→ **SET EXERCISE**: Format the stretch from the line containing "How great a" through the final line as a Markdown table with the columns Number and Line, giving each row a number and omitting blank lines. Leave the pictures out of the table.

→ **DATA ROWS**:

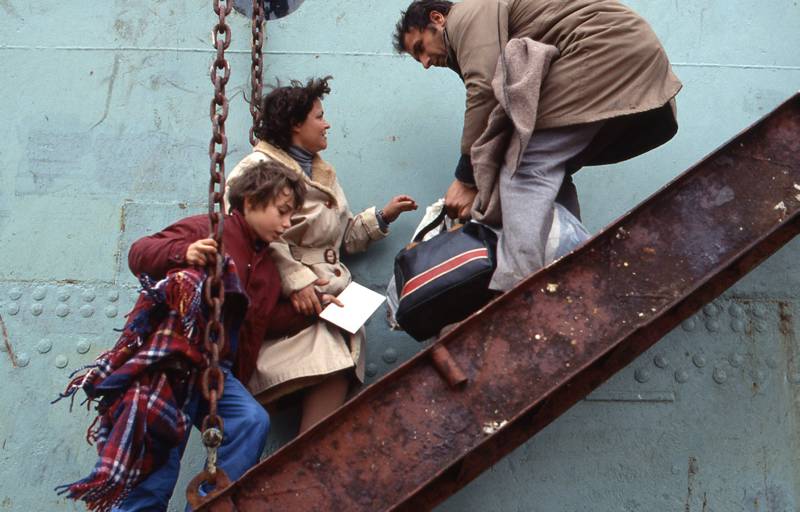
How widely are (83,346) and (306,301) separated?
3.19 ft

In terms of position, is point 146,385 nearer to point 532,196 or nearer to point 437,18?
point 532,196

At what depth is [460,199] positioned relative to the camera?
3020 millimetres

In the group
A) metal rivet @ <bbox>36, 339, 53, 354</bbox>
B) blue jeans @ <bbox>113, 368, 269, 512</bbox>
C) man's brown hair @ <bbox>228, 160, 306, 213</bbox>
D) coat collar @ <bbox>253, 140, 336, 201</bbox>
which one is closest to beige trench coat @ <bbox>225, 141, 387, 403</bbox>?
coat collar @ <bbox>253, 140, 336, 201</bbox>

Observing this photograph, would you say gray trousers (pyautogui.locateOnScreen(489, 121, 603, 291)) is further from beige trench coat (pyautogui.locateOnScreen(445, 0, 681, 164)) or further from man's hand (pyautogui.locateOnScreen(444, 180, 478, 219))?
man's hand (pyautogui.locateOnScreen(444, 180, 478, 219))

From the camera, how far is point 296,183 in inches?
109

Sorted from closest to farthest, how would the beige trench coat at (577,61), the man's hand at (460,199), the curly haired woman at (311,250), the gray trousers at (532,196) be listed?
the gray trousers at (532,196) < the beige trench coat at (577,61) < the curly haired woman at (311,250) < the man's hand at (460,199)

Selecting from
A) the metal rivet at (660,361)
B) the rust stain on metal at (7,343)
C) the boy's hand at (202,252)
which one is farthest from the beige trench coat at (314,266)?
the metal rivet at (660,361)

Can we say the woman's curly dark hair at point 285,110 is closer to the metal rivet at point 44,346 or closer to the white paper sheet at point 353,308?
the white paper sheet at point 353,308

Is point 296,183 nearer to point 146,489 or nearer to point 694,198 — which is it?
point 146,489

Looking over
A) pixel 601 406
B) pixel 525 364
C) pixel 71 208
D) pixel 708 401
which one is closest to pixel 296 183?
pixel 525 364

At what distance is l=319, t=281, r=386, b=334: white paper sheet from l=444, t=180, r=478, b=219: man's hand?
409mm

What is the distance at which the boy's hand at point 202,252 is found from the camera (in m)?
2.38

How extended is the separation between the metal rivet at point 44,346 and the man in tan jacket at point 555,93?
5.32 ft

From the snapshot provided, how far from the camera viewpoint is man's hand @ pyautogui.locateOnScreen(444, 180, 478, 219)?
3010mm
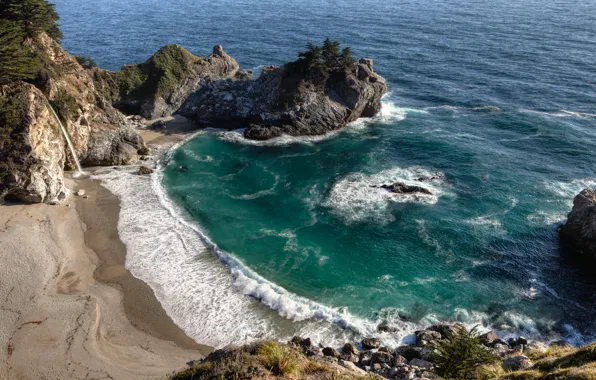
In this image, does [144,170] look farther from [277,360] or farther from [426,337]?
[277,360]

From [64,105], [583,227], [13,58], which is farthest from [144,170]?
[583,227]

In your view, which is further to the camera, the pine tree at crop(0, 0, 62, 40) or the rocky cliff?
the pine tree at crop(0, 0, 62, 40)

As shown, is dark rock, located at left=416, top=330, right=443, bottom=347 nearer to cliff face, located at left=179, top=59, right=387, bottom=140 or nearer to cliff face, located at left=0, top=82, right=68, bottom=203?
cliff face, located at left=179, top=59, right=387, bottom=140

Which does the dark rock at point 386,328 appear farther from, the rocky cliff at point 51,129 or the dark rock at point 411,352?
the rocky cliff at point 51,129

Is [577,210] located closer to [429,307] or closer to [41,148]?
[429,307]

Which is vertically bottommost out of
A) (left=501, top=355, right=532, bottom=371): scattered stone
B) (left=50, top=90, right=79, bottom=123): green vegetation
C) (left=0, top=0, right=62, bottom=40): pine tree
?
(left=501, top=355, right=532, bottom=371): scattered stone

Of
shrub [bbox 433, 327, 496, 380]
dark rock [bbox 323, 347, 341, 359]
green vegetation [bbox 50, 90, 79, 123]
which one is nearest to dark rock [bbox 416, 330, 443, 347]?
shrub [bbox 433, 327, 496, 380]

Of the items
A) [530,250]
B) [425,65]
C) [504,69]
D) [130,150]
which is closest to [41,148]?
[130,150]
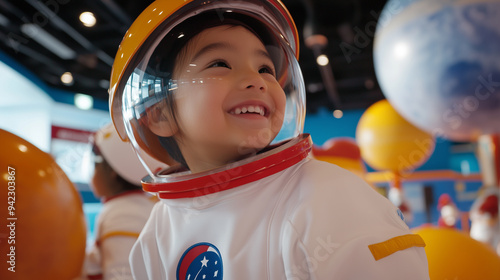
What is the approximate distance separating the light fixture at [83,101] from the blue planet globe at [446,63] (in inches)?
306

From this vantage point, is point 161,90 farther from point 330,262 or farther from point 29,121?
point 29,121

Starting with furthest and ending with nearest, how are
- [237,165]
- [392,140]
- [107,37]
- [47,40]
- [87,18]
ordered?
1. [107,37]
2. [47,40]
3. [87,18]
4. [392,140]
5. [237,165]

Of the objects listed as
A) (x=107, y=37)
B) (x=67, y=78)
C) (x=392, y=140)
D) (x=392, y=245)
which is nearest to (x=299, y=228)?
(x=392, y=245)

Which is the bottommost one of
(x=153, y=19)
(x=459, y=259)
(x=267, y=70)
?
(x=459, y=259)

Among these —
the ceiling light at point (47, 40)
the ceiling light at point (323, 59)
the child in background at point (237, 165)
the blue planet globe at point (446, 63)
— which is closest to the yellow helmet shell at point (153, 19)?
the child in background at point (237, 165)

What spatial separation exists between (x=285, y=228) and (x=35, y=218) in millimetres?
729

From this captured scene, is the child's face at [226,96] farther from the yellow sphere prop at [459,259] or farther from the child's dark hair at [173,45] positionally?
the yellow sphere prop at [459,259]

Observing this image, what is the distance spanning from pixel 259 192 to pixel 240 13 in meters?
0.48

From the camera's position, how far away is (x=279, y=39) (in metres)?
1.06

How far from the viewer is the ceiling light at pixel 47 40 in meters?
6.40

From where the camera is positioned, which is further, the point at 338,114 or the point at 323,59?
the point at 338,114

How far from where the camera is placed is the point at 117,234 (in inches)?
65.4

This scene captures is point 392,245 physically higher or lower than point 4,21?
lower

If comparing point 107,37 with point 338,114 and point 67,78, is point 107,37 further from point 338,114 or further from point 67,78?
point 338,114
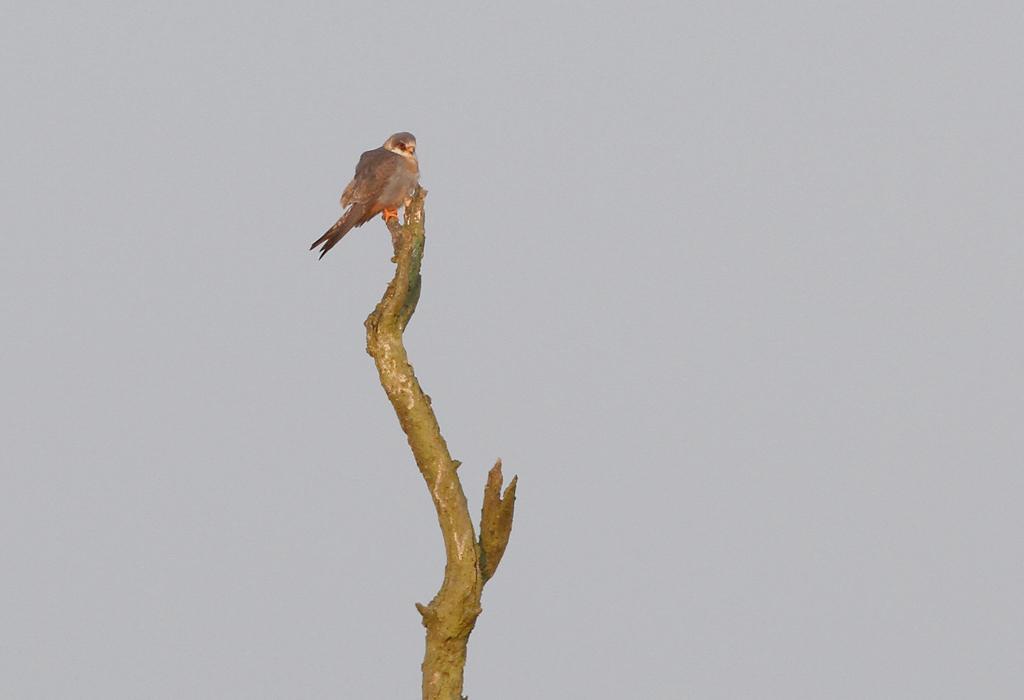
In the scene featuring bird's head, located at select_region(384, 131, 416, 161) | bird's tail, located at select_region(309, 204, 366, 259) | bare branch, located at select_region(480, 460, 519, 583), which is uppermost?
bird's head, located at select_region(384, 131, 416, 161)

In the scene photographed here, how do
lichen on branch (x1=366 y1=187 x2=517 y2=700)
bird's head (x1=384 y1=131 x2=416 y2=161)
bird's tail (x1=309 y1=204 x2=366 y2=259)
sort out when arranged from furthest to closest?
bird's head (x1=384 y1=131 x2=416 y2=161)
bird's tail (x1=309 y1=204 x2=366 y2=259)
lichen on branch (x1=366 y1=187 x2=517 y2=700)

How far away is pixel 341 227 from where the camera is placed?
35.0 feet

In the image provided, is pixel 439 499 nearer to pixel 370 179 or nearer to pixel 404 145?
pixel 370 179

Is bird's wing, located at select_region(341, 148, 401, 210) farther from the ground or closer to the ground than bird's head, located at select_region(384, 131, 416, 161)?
closer to the ground

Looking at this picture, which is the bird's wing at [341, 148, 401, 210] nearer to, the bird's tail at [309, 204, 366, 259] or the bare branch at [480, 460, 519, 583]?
the bird's tail at [309, 204, 366, 259]

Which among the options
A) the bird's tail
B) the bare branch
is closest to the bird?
the bird's tail

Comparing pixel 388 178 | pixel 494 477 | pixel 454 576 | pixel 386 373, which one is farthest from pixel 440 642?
pixel 388 178

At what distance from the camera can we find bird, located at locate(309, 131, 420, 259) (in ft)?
35.0

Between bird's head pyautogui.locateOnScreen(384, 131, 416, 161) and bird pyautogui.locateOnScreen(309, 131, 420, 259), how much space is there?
102 mm

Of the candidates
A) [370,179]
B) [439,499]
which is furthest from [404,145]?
[439,499]

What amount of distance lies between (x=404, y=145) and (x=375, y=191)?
2.62 feet

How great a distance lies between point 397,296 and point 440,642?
314cm

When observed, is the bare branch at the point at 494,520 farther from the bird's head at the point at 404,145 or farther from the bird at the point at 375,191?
the bird's head at the point at 404,145

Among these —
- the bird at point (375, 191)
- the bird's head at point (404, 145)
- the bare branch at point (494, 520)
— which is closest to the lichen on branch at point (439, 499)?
the bare branch at point (494, 520)
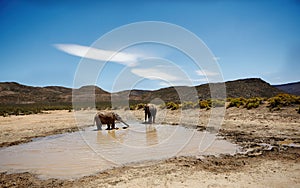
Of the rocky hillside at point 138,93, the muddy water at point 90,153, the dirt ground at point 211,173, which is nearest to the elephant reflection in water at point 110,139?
the muddy water at point 90,153

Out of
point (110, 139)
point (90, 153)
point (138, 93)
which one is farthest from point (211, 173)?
point (138, 93)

→ **FINAL RESULT**:
| Number | Line |
|---|---|
| 1 | How great a distance lies between point 397,296 and point 440,642? |
| 2 | 314cm |
| 3 | When observed, is the bare branch at the point at 494,520 farther from the bird's head at the point at 404,145 or farther from the bird at the point at 375,191? |
| 4 | the bird's head at the point at 404,145 |
| 5 | Among these — |
| 6 | - the bird at point (375, 191) |
| 7 | - the bird's head at point (404, 145) |
| 8 | - the bare branch at point (494, 520) |
| 9 | — which is closest to the lichen on branch at point (439, 499)? |
| 10 | the bare branch at point (494, 520) |
| 11 | Of the rocky hillside at point 138,93, the muddy water at point 90,153, the dirt ground at point 211,173, which is nearest to the elephant reflection in water at point 110,139? |
| 12 | the muddy water at point 90,153 |
| 13 | Out of |
| 14 | point (110, 139) |
| 15 | point (90, 153) |
| 16 | point (138, 93) |
| 17 | which one is farthest from point (211, 173)? |
| 18 | point (138, 93) |